***** TEXT PROVIDED *****

On Friday, the New Hanover County school board voted to censure Judy Justice 5 to 2, with Justice and Stephanie Walker dissenting.

The violation in question was whether Justice disclosed confidential personnel information of district staff. Board Chair Stephanie Kraybill said a verdict to censure would show the district protects the rights of their employees and upholds their code of ethics, in particular policy 2120.

Kraybill mentioned that Justice's alleged actions are in violation of general statutes surrounding the confidentiality of matters discussed in closed sessions.

Justice started the hearing by calling it a "witch hunt,” a "waste of time,” a "personal vendetta,” and ultimately an attempt to "silence her".

“I feel I did not violate anyone’s legal rights. I feel that the board needs to be more cohesive, and we need to focus on the real problems going on,” said Justice. One specific problem she mentioned was keeping the district safe during the omicron wave.

In her opening defense statement, Justice read a list of 10 incidents where board members and/or the superintendent had violated the ethics code for their positions. She also said she did not violate any state statutes.

Justice said evidence of these incidents can be found through documentation and media coverage. Some of the points she cited were not investigating incidents of teachers and/or staff sexually assaulting students and the selection system for the former Forest Hills Spanish Immersion program.

She also alleged that backroom deals were done with some members of the board and the superintendent so that schools would open in December 2020 in exchange for teacher bonuses.

Being left out of important decisions, being the target of gossip by other members, and being called a "liar" were some other accusations brought forth by Justice. She also said she was unfairly removed from the board's policy committee.

During these statements, Justice didn't direct accusations at any specific board members but became more specific with her criticism of the superintendent on the last incident: she said that Superintendent Dr. Charles Foust had accused her of "harassing him" when Justice said she was really asking him to do his job professionally.

She said that Foust could not provide any evidence to show that she was "so-called harassing him."

But Foust responded, “I will provide emails if that’s what you want; you cannot, you cannot do that,” said Foust. He cited that he had 275 emails that prove her "harassment".

Justice then said to the public, “Well, he refuses to communicate with me and at least one other board member, that’s a violation of 2010.”

2010 is the policy that oversees relations between the board and the superintendent.

*****

▸ TASK INSTRUCTIONS
(a) Repeat word for word everything in the article on the New Hanover County censure vote from "Kraybill mentioned that" down to "in closed sessions.".
(b) Continue the article on the New Hanover County censure vote, starting after its last sentence.
The lines after the article on the New Hanover County censure vote have no connection to it.

***** SOURCE MATERIAL *****

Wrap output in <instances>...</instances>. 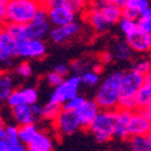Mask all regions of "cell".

*****

▸ TASK-BY-TASK ANSWERS
(a)
Kraybill mentioned that Justice's alleged actions are in violation of general statutes surrounding the confidentiality of matters discussed in closed sessions.

(b)
[Editor’s note: In an interview after the hearing, Justice disputed Foust's claims, saying, “he’s lucky if he’s gotten two dozen from me over the last two years — none of them harassing him, only asking him to do his job. And lately he hasn’t answered any of my emails.” Justice said that concerned her because she was trying to ask questions on behalf the public.]

Board attorney Colin Shive warned her: “Ms. Justice, I believe we’re skating on thin ice, here.” Shive also said, along with Kraybill, that most of her defense was not "germane" to the topic of her censure.

Justice disagreed that she was being "singled out" and other board members had committed similar violations of what she was being accused of, which was her reason for reciting the list of 10 incidents.

Shortly after this exchange, Kraybill asked to take a brief recess.

When they returned, Justice finished her statement by saying that this whole public hearing was an attempt to silence her for wanting transparency and accountability in the district. She added, "We can all learn and grow, and we all make mistakes."

Before the board censured Justice, Walker said she was tired of the board’s constant bickering and personal attacks: "It's been pretty tough. I'm personally tired of it. I am tired of the personal stuff — I want to get back to serving the public."

But members Nelson Beaulieu and Stefanie Adams gave forceful statements saying that Justice undeniably released confidential information and should be held accountable.

Beaulieu said, "I'm here for our staff, and her actions hurt one of our staff."

For Adams, she said Justice's list of grievances was deflecting away from her own behavior: "You violated our staff's personnel rights. I've never done this. We need to set a higher standard, and your actions were a gross violation of them."

It is unclear whether Justice will be removed from committee assignments as a result of the censure.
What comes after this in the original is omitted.